Derrière une intrigue futuriste où les humains atteignent "l'immortalité" par un clone numérique, ce roman approche et illustre avec élégance de nombreuses questions propres à notre civilisation et dont la réponse nous divise. Des personnages incarnent ces questions avec habileté et l'auteur nous fait ressentir, avec eux, l'urgence et parfois même la violence qu'elles provoquent en nous. Un roman intelligent, même s'il est parfois à peine vraisemblable, efficace, bien écrit et qui enrichit notre réflexion.

 

Prenons d'abord l'immortalité. Il existe une vieille règle, que l'histoire a validée, qui est la suivante : tout ce que l'homme peut faire, un jour ou l'autre, il le fera, sans considération pour la valeur morale de ses actes et quelles qu'en soient les conséquences. L'homme est curieux et inventif et cela lui a donné sa puissance. Les progrès de son savoir, en particulier en électronique et en biologie, permettent de penser qu'une forme d'immortalité sera un jour possible à grands frais. Sera-t-elle désirable par tous, imposée, qui paiera, etc. ? Le roman incarne cette furia de recherche chez une jeune femme performante et les doutes du bien-fondé de la démarche chez une autre, sa mère, la bénéficiaire. Écoutons bien les deux voix !

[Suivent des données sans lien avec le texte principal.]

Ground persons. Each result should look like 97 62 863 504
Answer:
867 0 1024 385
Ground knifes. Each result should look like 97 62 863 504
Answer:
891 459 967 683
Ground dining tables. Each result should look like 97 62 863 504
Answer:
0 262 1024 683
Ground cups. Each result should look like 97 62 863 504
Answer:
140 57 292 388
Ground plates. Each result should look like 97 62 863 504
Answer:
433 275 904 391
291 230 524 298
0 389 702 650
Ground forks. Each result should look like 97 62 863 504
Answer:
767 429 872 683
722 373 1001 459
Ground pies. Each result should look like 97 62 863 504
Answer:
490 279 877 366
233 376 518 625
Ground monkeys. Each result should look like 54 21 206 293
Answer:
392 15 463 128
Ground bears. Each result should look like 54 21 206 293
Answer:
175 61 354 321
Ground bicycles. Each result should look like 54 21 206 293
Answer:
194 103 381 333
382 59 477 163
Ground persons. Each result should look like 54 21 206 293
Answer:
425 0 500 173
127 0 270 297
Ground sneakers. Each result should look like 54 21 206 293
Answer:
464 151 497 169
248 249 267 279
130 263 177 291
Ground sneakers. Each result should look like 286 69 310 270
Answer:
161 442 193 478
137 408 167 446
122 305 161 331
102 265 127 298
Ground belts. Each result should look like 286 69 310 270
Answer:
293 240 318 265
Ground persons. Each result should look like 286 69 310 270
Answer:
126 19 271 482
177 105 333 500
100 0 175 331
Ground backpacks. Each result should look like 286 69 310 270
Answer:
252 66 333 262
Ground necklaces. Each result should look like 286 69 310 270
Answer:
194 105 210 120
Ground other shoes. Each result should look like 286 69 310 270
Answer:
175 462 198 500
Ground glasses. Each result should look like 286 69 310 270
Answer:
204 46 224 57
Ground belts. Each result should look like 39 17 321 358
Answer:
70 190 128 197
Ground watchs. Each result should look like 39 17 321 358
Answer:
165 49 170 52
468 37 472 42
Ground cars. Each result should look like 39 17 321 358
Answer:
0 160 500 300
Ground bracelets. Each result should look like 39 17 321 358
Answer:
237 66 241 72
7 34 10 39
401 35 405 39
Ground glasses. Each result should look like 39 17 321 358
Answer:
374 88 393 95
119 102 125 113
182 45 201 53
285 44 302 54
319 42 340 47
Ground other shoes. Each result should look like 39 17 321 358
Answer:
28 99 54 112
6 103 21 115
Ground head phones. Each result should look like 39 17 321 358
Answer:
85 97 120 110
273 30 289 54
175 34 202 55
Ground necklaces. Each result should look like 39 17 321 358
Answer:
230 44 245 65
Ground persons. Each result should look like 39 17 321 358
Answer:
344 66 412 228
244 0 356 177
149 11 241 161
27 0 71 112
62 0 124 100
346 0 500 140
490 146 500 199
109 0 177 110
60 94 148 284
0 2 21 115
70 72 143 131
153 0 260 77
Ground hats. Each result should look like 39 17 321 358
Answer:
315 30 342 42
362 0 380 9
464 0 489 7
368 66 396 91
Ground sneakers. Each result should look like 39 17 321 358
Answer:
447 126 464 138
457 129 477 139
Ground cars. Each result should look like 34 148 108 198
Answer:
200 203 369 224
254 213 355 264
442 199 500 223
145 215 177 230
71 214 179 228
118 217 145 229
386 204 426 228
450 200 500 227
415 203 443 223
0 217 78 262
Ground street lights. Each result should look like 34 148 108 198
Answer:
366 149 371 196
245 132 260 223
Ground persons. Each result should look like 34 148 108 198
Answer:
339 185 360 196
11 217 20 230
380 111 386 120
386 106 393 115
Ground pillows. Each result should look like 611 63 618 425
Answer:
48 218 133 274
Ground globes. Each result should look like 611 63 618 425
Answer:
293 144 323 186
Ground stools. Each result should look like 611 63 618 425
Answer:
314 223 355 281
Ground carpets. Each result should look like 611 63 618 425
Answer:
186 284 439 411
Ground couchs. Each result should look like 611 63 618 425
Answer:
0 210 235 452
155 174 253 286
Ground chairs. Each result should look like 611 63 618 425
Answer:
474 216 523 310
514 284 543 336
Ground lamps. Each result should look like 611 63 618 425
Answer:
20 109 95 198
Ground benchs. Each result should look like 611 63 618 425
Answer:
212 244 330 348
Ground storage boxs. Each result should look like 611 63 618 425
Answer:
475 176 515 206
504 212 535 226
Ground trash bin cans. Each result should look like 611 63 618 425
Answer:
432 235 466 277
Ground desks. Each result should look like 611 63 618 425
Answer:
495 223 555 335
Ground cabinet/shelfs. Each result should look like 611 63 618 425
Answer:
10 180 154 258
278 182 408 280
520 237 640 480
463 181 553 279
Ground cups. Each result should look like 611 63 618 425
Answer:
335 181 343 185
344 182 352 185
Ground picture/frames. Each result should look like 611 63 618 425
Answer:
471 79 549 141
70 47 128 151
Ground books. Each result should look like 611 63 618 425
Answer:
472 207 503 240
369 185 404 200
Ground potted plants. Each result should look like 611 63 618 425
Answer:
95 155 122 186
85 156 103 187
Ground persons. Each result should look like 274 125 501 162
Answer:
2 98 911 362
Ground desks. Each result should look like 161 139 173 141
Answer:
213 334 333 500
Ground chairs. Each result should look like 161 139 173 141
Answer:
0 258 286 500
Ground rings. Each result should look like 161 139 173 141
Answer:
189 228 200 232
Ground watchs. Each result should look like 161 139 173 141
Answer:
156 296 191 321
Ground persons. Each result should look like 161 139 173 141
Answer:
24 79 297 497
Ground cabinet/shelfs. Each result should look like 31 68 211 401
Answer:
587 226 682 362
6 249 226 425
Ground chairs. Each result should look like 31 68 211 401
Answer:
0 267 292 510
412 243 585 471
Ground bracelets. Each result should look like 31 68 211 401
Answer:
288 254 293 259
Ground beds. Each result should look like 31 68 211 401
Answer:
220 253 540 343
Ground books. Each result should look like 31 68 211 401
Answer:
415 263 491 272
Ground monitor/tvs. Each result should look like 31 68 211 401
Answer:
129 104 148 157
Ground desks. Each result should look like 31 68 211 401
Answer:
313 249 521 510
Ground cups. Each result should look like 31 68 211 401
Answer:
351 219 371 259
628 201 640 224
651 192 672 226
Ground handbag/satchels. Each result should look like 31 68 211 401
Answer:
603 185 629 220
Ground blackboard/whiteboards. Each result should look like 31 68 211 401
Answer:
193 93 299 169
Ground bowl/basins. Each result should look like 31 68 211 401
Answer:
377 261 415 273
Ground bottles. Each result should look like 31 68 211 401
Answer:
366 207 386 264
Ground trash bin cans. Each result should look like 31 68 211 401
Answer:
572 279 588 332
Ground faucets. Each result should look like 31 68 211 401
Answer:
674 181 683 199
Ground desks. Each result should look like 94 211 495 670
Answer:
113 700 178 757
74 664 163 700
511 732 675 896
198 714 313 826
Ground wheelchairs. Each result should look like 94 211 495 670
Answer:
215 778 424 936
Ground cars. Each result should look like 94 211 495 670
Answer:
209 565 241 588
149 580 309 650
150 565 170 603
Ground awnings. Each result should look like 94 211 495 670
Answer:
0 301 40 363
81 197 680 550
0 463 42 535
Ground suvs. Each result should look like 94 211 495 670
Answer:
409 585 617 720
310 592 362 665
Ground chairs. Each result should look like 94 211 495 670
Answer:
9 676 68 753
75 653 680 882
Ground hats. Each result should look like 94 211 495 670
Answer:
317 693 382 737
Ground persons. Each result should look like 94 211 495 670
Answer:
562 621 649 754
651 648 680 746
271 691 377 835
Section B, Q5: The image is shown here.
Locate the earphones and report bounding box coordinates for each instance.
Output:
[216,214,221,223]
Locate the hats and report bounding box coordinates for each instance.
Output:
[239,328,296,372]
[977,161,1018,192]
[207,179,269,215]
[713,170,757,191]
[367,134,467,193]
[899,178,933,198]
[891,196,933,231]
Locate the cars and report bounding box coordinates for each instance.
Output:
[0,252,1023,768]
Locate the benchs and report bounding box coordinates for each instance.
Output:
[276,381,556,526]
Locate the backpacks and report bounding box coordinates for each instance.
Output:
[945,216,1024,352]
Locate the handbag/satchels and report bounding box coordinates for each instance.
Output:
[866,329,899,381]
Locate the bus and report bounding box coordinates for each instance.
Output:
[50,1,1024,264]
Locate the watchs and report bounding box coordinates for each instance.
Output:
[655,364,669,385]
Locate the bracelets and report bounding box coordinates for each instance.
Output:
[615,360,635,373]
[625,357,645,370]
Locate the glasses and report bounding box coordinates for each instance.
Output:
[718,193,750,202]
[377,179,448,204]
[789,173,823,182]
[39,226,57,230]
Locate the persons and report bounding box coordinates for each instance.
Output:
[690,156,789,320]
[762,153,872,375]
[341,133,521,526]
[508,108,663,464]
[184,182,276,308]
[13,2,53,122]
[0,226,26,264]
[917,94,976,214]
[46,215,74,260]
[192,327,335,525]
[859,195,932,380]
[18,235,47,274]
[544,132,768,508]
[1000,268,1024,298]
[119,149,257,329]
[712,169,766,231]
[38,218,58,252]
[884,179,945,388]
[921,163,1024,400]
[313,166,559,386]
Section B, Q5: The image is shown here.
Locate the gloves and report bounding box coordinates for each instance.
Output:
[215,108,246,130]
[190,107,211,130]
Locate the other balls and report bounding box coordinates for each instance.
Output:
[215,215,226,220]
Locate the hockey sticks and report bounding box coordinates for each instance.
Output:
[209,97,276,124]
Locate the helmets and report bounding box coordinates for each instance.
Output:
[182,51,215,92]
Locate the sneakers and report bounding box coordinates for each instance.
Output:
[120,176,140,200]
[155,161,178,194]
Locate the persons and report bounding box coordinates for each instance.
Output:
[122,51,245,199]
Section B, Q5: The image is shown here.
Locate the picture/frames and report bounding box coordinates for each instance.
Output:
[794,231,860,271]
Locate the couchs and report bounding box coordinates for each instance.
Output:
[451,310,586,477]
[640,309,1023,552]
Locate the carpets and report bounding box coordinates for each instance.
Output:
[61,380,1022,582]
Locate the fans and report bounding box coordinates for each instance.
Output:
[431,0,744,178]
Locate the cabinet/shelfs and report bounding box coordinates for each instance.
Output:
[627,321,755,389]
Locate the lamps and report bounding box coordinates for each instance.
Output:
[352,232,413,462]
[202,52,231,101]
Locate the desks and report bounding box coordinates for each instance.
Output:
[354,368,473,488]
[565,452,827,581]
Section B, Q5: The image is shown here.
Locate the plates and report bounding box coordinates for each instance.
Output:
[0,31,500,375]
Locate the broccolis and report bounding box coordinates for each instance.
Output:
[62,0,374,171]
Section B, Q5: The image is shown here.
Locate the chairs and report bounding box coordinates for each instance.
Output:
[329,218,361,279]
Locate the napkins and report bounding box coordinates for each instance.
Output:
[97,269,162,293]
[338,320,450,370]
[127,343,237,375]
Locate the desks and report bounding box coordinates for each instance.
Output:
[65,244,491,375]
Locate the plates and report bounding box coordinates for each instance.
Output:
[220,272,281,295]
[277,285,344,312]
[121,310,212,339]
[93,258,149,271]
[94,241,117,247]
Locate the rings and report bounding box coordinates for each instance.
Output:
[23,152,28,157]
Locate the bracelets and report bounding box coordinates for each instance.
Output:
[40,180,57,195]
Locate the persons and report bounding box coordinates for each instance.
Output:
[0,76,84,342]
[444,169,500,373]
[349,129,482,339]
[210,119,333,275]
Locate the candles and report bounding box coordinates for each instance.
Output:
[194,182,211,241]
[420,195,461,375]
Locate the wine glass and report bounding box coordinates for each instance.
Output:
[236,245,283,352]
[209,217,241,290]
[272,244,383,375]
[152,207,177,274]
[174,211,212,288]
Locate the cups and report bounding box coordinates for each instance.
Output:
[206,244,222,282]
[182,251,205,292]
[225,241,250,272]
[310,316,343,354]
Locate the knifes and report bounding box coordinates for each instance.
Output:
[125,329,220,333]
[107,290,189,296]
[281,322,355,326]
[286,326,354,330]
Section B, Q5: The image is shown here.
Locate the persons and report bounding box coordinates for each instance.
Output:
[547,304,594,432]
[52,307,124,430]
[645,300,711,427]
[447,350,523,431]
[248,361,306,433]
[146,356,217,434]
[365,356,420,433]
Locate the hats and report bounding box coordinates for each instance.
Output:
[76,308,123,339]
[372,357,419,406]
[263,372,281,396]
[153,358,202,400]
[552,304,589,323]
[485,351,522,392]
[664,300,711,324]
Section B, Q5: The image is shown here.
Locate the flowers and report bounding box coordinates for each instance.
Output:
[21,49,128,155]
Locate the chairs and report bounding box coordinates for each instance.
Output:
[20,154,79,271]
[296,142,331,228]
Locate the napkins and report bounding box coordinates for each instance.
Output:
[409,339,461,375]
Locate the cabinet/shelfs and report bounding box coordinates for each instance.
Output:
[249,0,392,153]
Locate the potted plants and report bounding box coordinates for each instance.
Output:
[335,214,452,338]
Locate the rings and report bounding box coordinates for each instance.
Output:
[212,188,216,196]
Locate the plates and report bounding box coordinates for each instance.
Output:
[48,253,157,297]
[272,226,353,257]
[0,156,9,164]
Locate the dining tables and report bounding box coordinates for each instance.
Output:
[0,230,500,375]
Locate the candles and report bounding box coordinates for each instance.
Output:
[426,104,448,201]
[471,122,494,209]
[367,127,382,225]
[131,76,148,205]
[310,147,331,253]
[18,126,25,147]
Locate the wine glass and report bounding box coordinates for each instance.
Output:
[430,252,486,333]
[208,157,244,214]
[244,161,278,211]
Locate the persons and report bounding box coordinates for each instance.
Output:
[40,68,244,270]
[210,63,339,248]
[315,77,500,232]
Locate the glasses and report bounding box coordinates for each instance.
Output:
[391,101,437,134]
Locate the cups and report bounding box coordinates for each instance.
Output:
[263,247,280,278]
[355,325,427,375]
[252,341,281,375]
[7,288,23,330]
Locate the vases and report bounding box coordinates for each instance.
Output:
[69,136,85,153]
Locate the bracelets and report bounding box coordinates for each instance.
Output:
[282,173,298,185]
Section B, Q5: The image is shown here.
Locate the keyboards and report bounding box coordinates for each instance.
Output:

Passons à un autre personnage, Roman, qui m'a touché, car il me semble résumer à lui seul un danger potentiellement mortel de notre société démocratique. Il a compris que la promesse de l'échelle sociale est un leurre quand la hauteur à grimper devient vertigineuse. Promesse qui avait un sens quand une classe moyenne était accessible à tous ou presque, mais qui devient un mensonge social quand seule une toute petite couche, au sommet, emporte presque tous les bénéfices du progrès. Alors la société se divise et ceux qui savent qu'ils resteront au pied de l'échelle recréent par des mythes, comme l'identité, le racisme ou autre, une raison mauvaise et toxique de vivre ensemble, au prix du rejet des institutions qui leur ont menti. Ils sont soignés, éduqués, mais ils ont compris qu'ils sont et resteront des parias, du mauvais coté d'une société fracturée. Ils auront un jour un messie, comme un Trump en gilet jaune, qui prendra le pouvoir et ne résoudra rien. C'est ce type de désespoir qui a amené Hitler.

Une troisième incarnation fait frémir, celle des hyperentreprises comme Meta ou Apple, dont les budgets dépassent ceux de nombreux états et qui imposent leurs intérêts aux états qui les hébergent. Ici, Steven et Mark dirigent un tel monstre, dont la finalité est l'immortalité. Qui, en démocratie, a le pouvoir d'infléchir leur action, même si elle dévie de l'intérêt général ? Un avatar de Xi Jinping, peut-être, mais à quel prix ?

D'autres points sont abordés, comme le rapport entre liberté et responsabilité, lien bien souvent oublié dans les revendications courantes à pouvoir dire et à faire tout ce qui passe par la tête, sans filtre.

Voici donc un livre fort, doté d'une intrigue que l'on suit avec l'attente de la solution propre aux bons romans, mais qui offre, à ceux qui le souhaitent, l'occasion de réfléchir un peu.